Computed Join Best Practices
Recommendations for configuring Computed Joins that perform well and produce expected results.
Join Key
- One field per side. Pick a single field on each side. Composite keys aren't supported directly; concatenate the parts on each input as a Computed Field first.
- Types must match exactly. The validator rejects pairs whose data types differ. See Mismatched join field types.
- Null keys are dropped. Rows with a null key on either side are excluded regardless of join type, which differs from standard SQL for Left, Right, and Outer joins. If you need to preserve unmatched null-keyed rows, materialize each side as a Computed Table or Computed File that replaces null keys with a placeholder. See How do null keys behave?.
Prefixes
Always set distinct prefixes for the left and right sides (the form defaults to left and right). Without prefixes, columns with the same name on both sides would collide in the result. Changing a prefix later rewrites every matching column reference in the Select Expression automatically.
Select Expression
Project only the columns you actually need. The Select Expression auto-fills with every top-level field from both sides; for wide containers, this can produce a result with hundreds of columns. Trim the Select Expression to the columns you'll use downstream.
The validator rejects DISTINCT in any form: the bare keyword, DISTINCT(col), COUNT(DISTINCT col), SUM(DISTINCT col), APPROX_COUNT_DISTINCT(col), and multi-column variants. To deduplicate results, replace DISTINCT col with explode(collect_set(col)). Add a GROUP BY only if the Select Expression also returns non-aggregated columns alongside the deduplicated one. See FAQ · Why isn't DISTINCT allowed in the Select Expression? for context.
Narrow Each Side Before Joining
The join's Filter Clause runs after both sides are loaded and joined. To narrow what each side loads, materialize a filtered Computed Table or Computed File and use it as the input. This is especially valuable for:
- Cross-datastore joins, where each side comes from a different datastore.

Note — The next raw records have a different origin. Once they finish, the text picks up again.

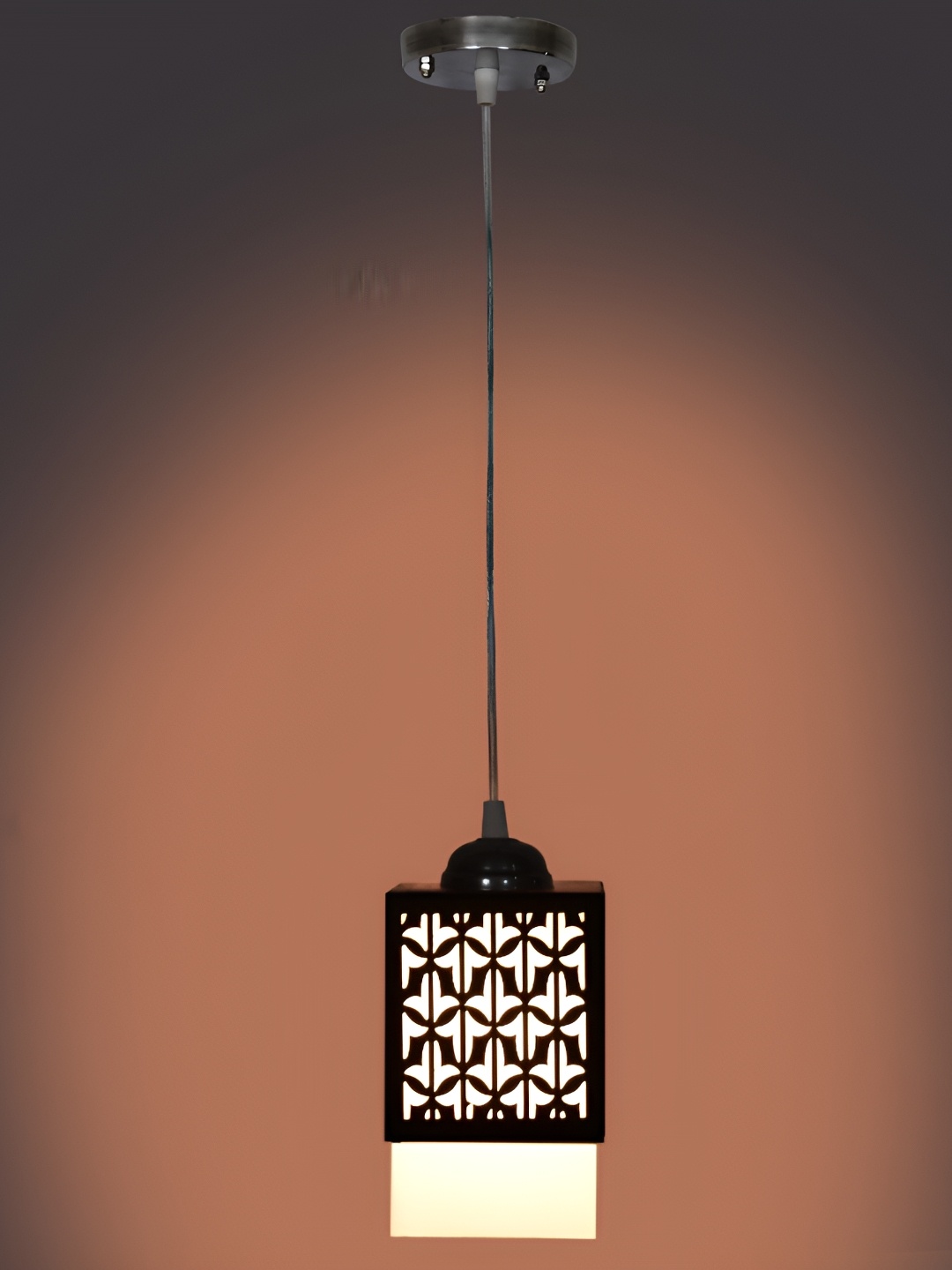 

1ST TIME Black Textured Wooden Rectangular Traditional Ceiling Lamp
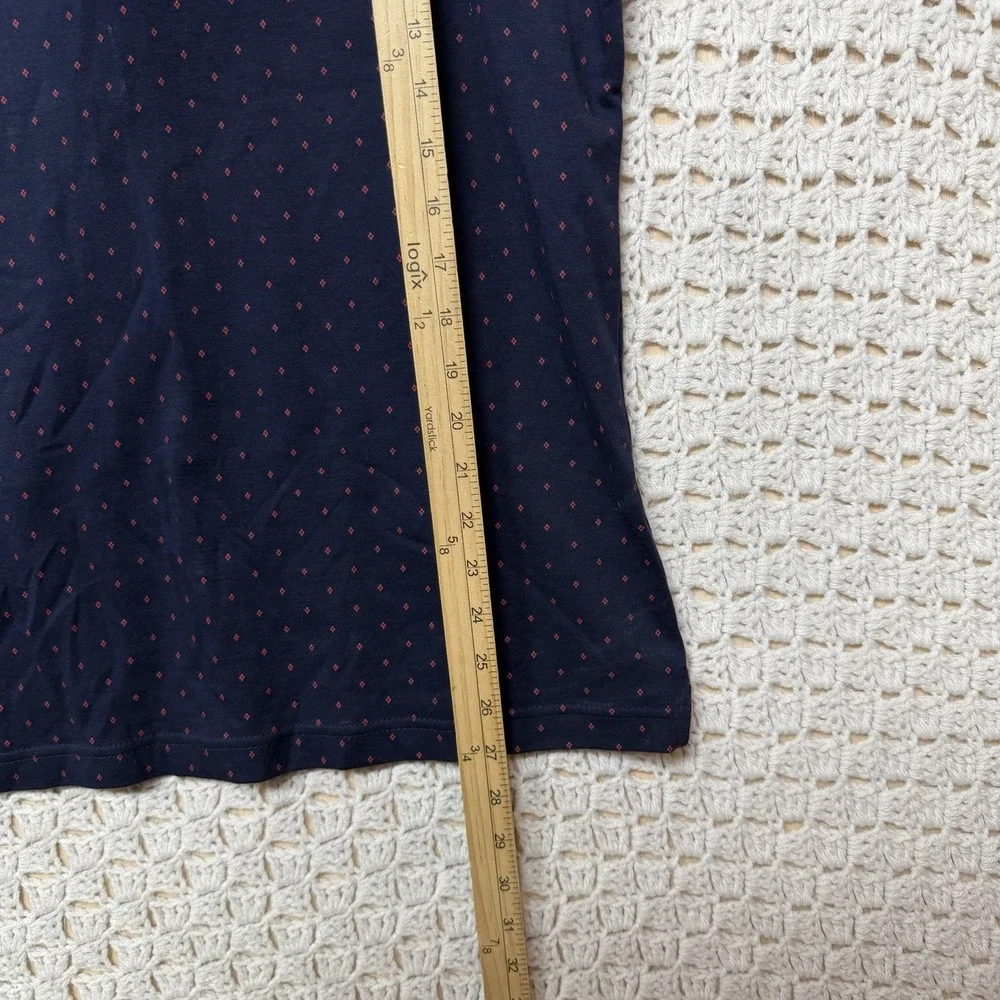 Banana Republic Dress Polo Shirt Men Sz M Navy Blue Red Polka Dot Collar Casual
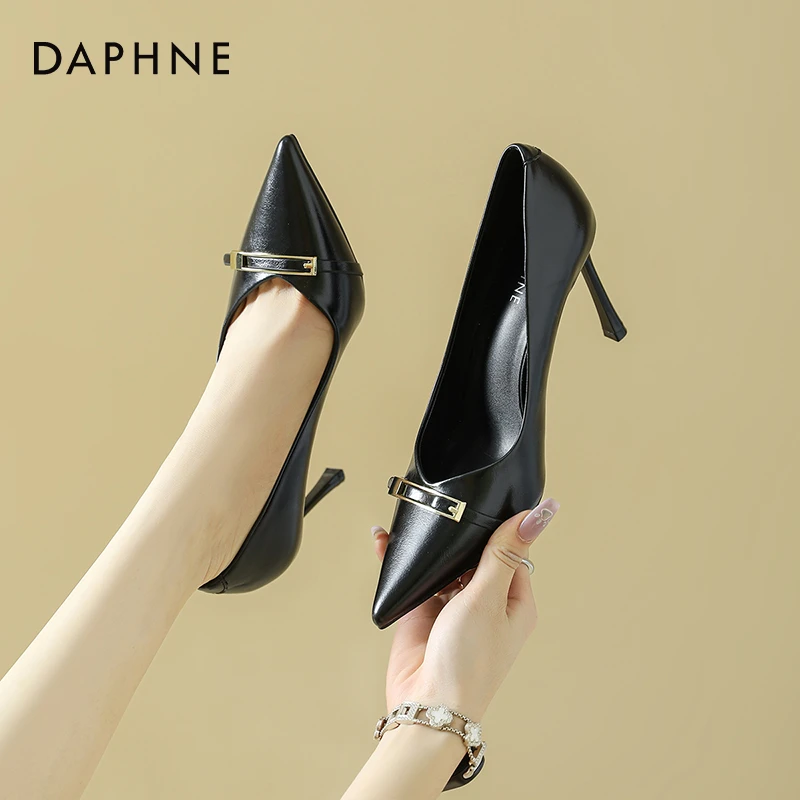 达芙妮黑色高跟鞋女款2025新款秋季法式单鞋不累脚职业通勤工作鞋
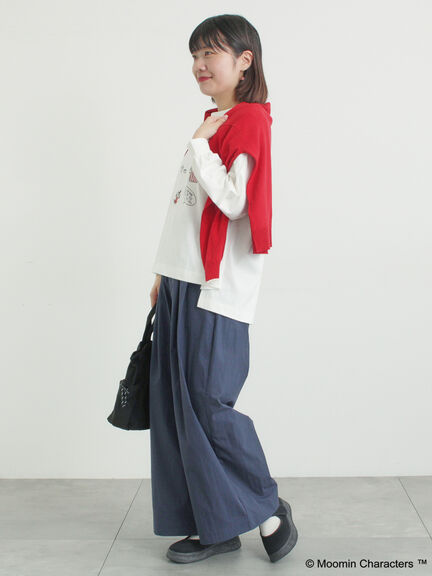 【MOOMIN×Samansa Mos2】リトルミイプリントロンT（オフホワイト/ブラック/ベージュ）｜Samansa Mos2（サマンサ モスモス）通販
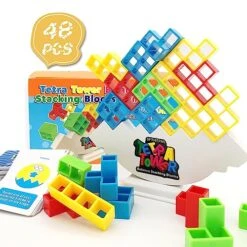 SFTMTPNL 48 Pcs Tetra Tower Game Balance Stacking Block Party Game Tetratower Game For Adults Kids Tetra Board Game 2 Players Or More Family Games Parties Travel Team Building Games Toy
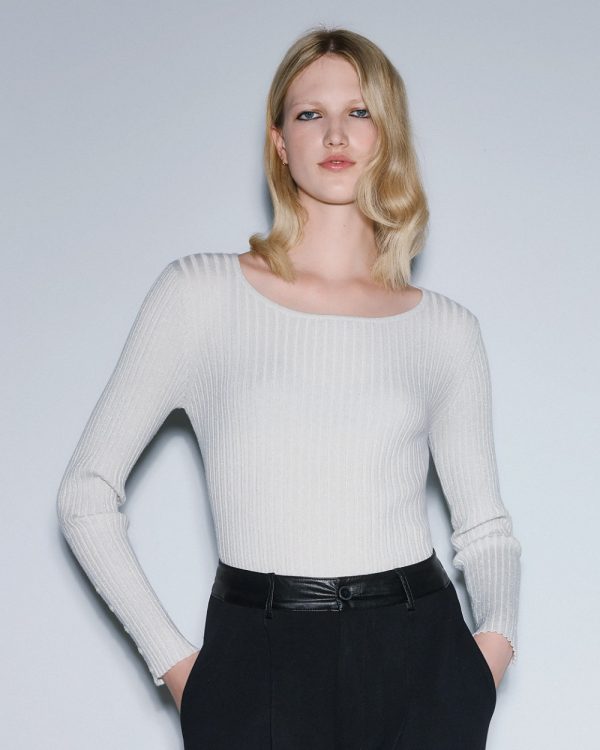 Knitted long-sleeve lurex blouse - Access Fashion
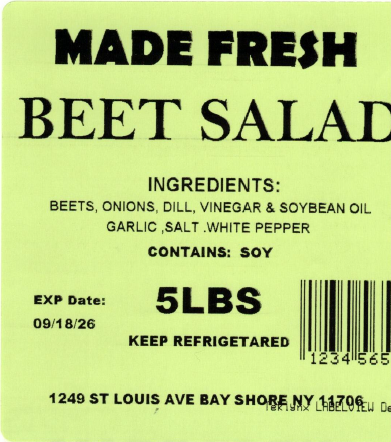 Made Fresh Salads Beet Salad 5 LBS
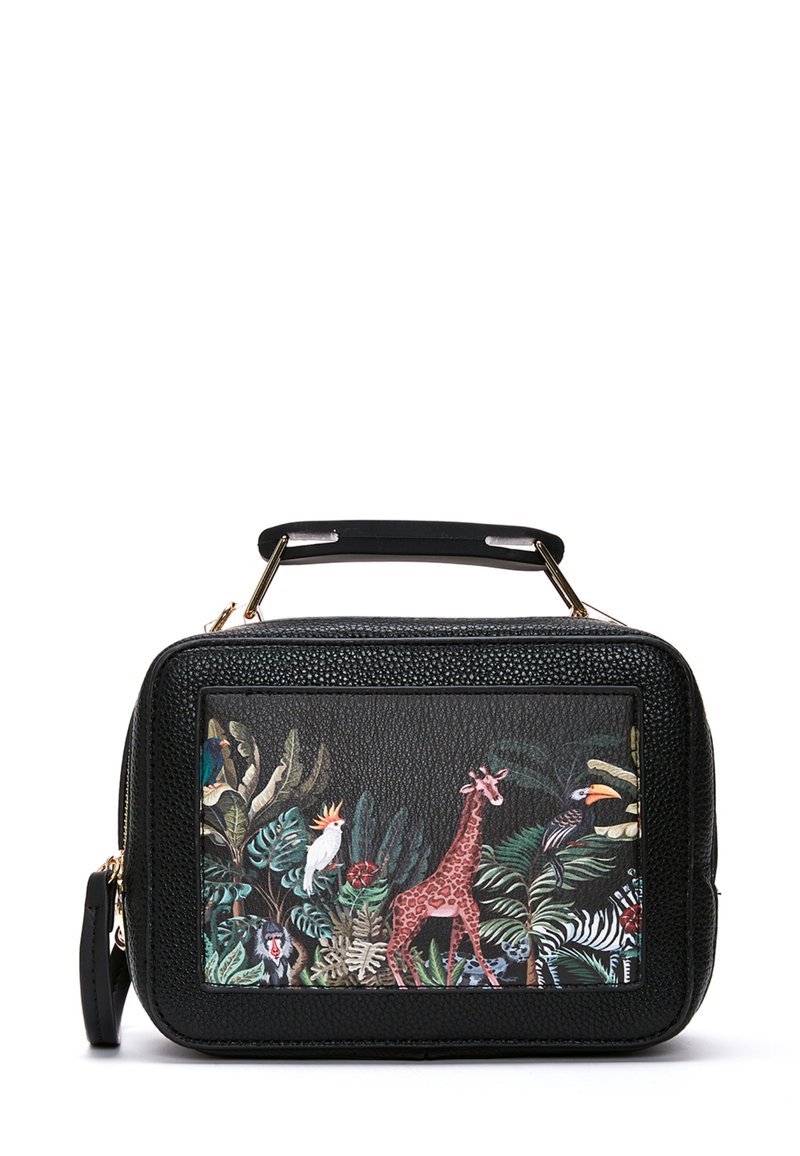 Borsa in pelle nera con texture, dotata di chiusura a zip e caratterizzata da una stampa colorata di fauna selvatica con una giraffa e piante tropicali sul fronte.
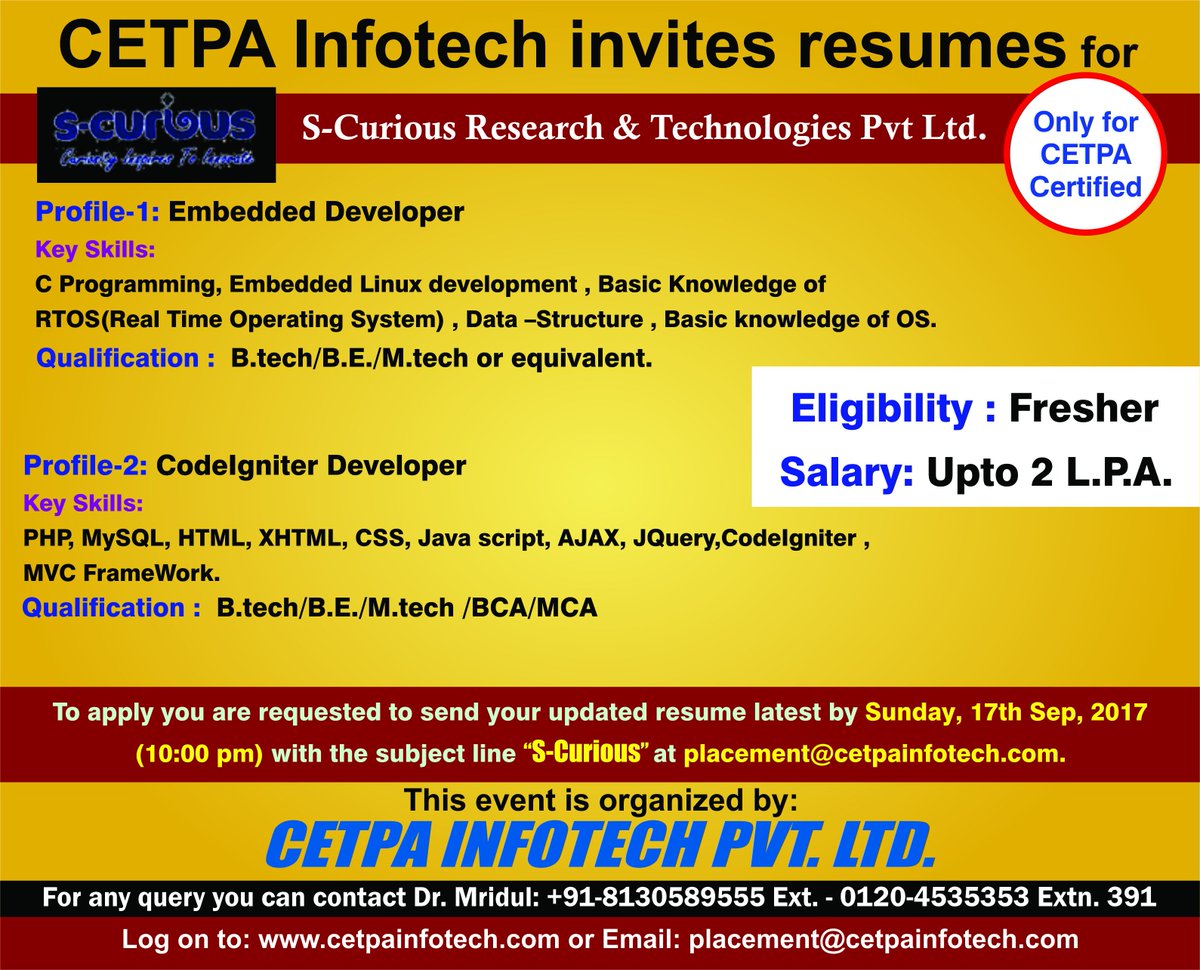 cetpainfo's tweet image. Excellent opportunity for CETPA certified students.
Company: S-Curious Research & Technology PVT. LTD.
Profile1: #Embedded_Developer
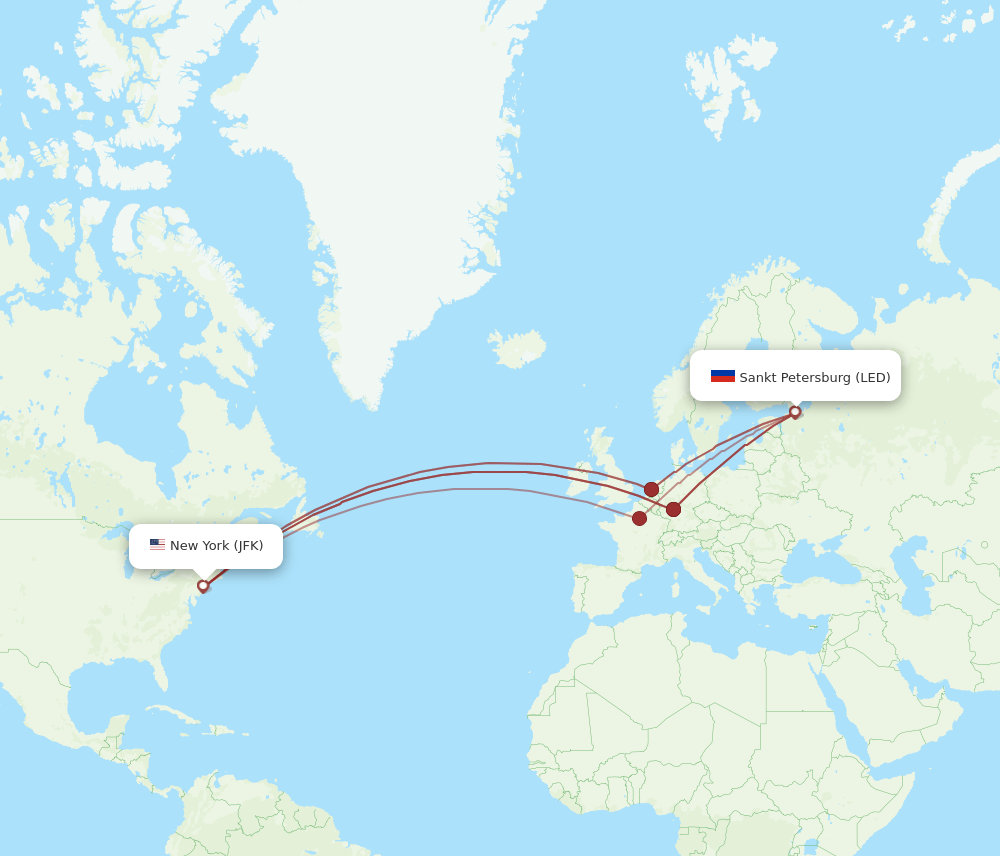 Saint Petersburg - New York route map and flight paths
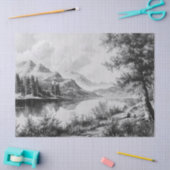 Serene Mountain Lake zwart en wit decoupage Tissuepapier (Craft)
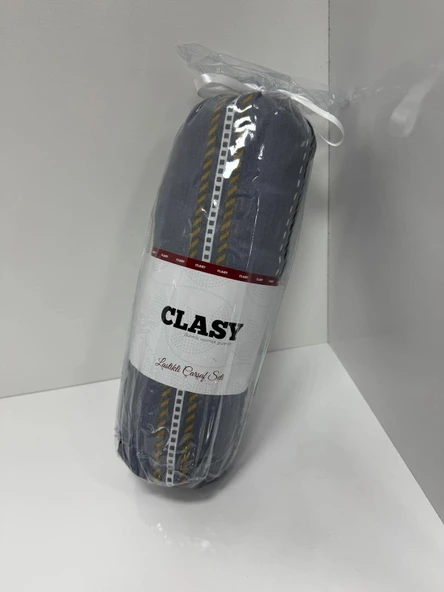 Clasy Ranforce Lastikli Çarşaf Seti Çift Kişilik Mavi Gri ÇKLÇ-256 %100 Pamuk ürün görseli 1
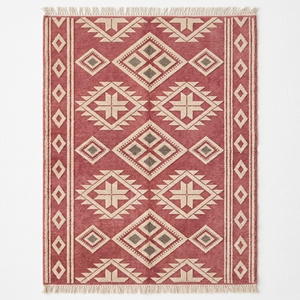 Tapis rectangulaire géométrique bohème rouge avec franges pour salon et chambre à coucher, en laine et acrylique, à poils ras - Product Image 3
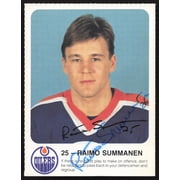 Raimo Summanen Autographed 1985-86 Post Red Rooster Card Edmonton Oilers SKU #258409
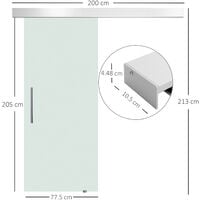 HomCom Porta Scorrevole in Vetro Temperato Smerigliato con Binario Silenzioso, 77.5x205cm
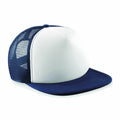 The BC645 trucker hat by Beechfield features a blue and white design with a mesh back and a flat brim.
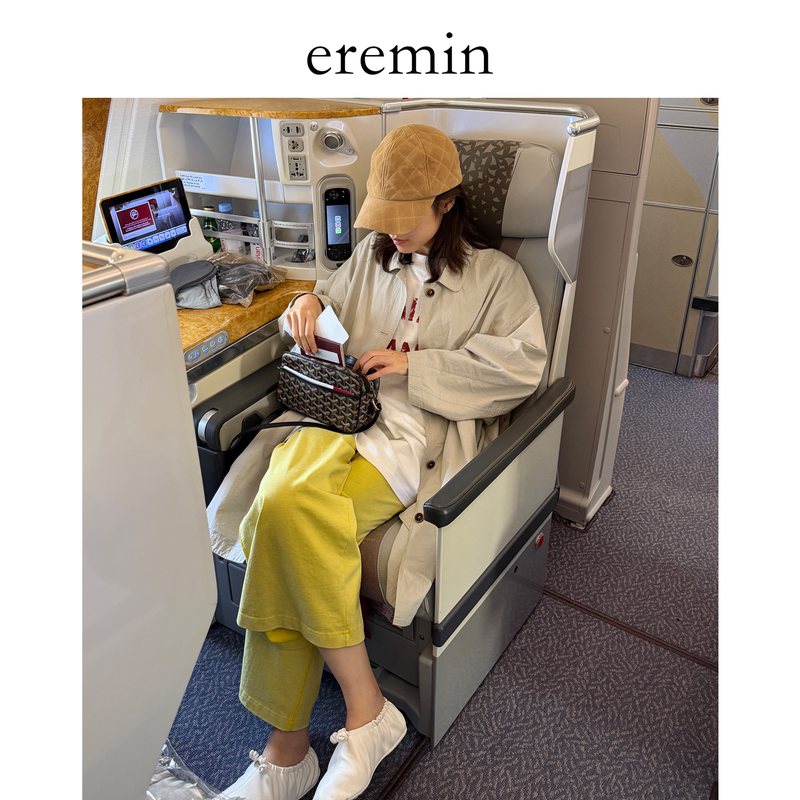 Eremin Lin Moqing/Shirt-Style Trench Coat/26 Autumn New Product Slightly Wrinkled Commuter Long-Sleeved Versatile Silhouette Coat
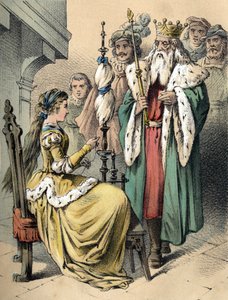 Illustration von Franz Hoffmanns Märchen „Märchen und Fabeln - Weißhändchen und Breitfüßchen“. Chromolithographie des 19. Jahrhunderts. von Unknown artist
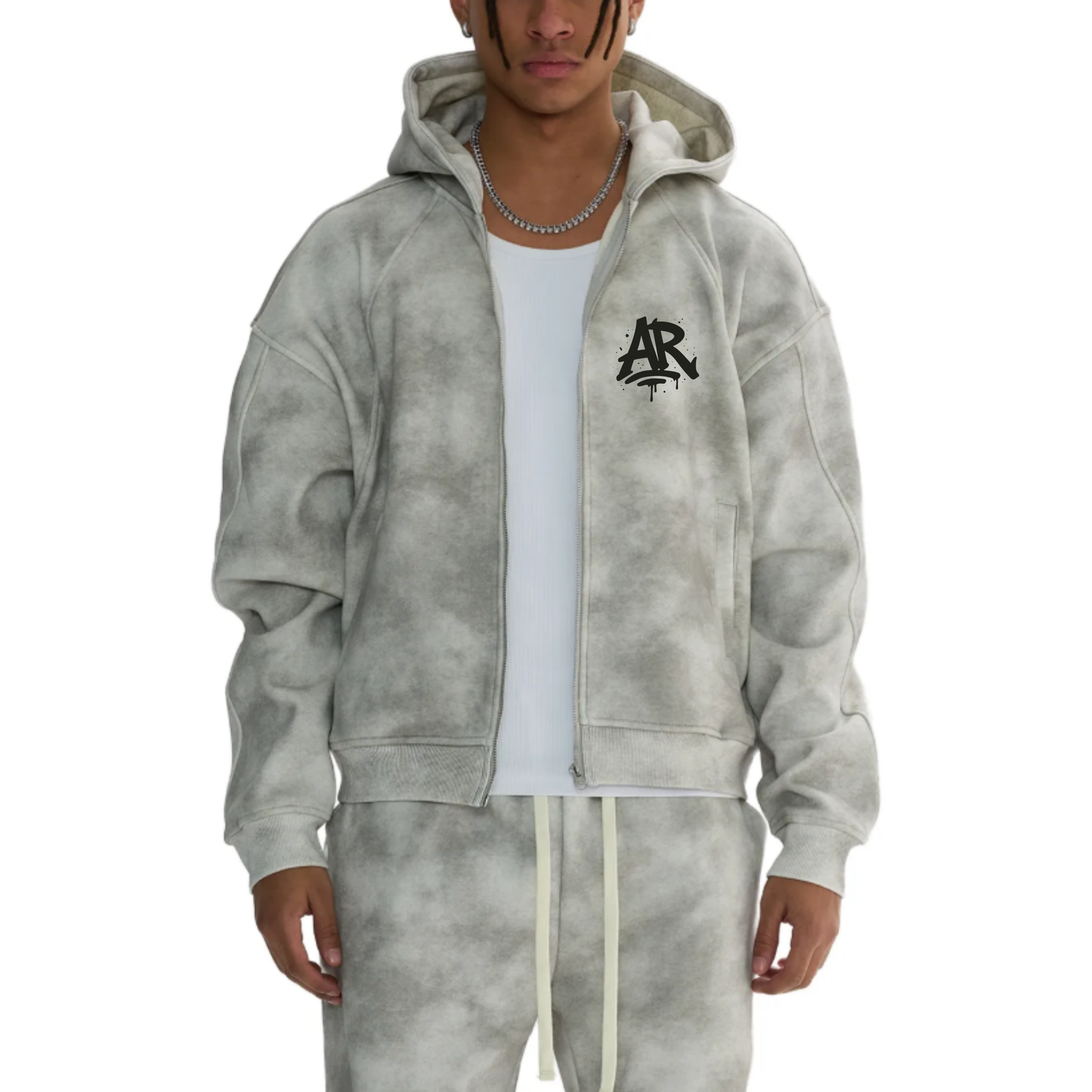 AR/AURARUSH Dirty Washed Zip Fleece Hoodie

- Large containers, where loading the full container would exceed the deployment's capacity.
Cross-Datastore Joins
The left and right containers can live in different datastores. The result lives in the left container's datastore, and you need at least Viewer permission on the right datastore to create the join.
When working across datastores, identify the slower-loading side (larger container or higher-latency datastore) and apply the most aggressive pre-filter there by materializing it as a Computed Table or Computed File first. See How Computed Join Works · Cross-Datastore Joins for the execution model.
Container Capacity
Qualytics loads each side of the join in a single pass before applying the join. Very large or very wide containers can exceed the deployment's capacity. If you see a deployment is not large enough message, narrow each side by materializing a filtered Computed Table or Computed File, reduce the columns in the Select Expression, or request more capacity from your administrator. See Input container too large for one load pass for the full troubleshooting entry.
Chaining Joins
A single Computed Join always takes exactly two inputs. To combine three or more sources, express the first join inside a Computed Table whose SQL contains the join logic, then use that Computed Table as one side of the next Computed Join. See Supported Inputs · Working with Derived Datasets for the worked example.
When to Reach for a Computed Join
- Computed Field on the source container is cheaper than a Computed Join when the transformation is single-input (cast a column, derive a value).
- Computed Table fits when the transformation is single-source SQL that benefits from being a persistent definition.
- Computed Join is the right choice when the join itself is the transformation you want to govern, profile, and run quality checks against.
Naming and Ownership
- Use a name that describes the joined output, not the source containers (for example,
active_customers_with_recent_orders). - Fill in the Description so quality-check authors and downstream consumers have context for the joined container.
- Set an explicit Owner. Authors create joins they own automatically; Editors can reassign ownership to any user.
- Apply Tags so the join surfaces in tag-scoped searches alongside related containers.